AIM OF THE TASK: In the reply, give back exactly the lines from the one with "HSFCU Mobile screenshot 14" through the last line of the records, without pictures.

(Pictures with short captions)
-------------------------

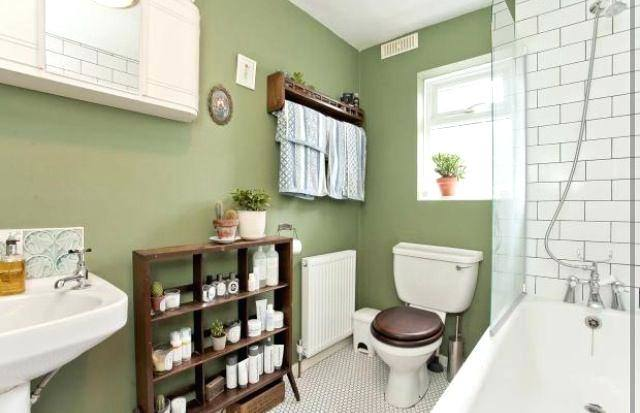 green bathroom decorating ideas green bathroom decor photo 4 of green paint  colors for bathroom 4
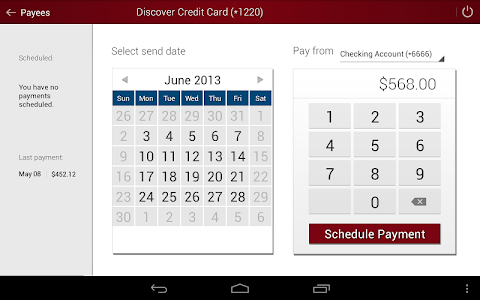 HSFCU Mobile screenshot 14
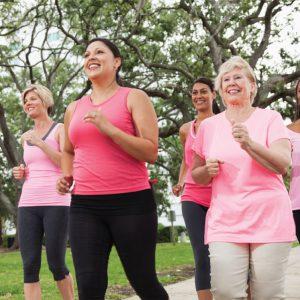 تاثیر ورزش بر پیشگیری از سرطان پستان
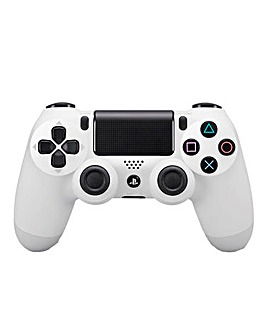 PS4 Dual Shock 4 Controller White
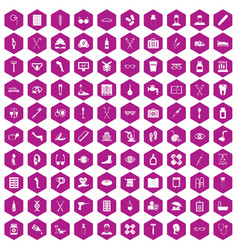 100 disabled healthcare icons hexagon violet vector
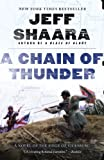 A Chain of Thunder: A Novel of the Siege of Vicksburg (Novel of the Civil War)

-------------------------

THE ANSWER:
 HSFCU Mobile screenshot 14
 تاثیر ورزش بر پیشگیری از سرطان پستان
 PS4 Dual Shock 4 Controller White
 100 disabled healthcare icons hexagon violet vector
 A Chain of Thunder: A Novel of the Siege of Vicksburg (Novel of the Civil War)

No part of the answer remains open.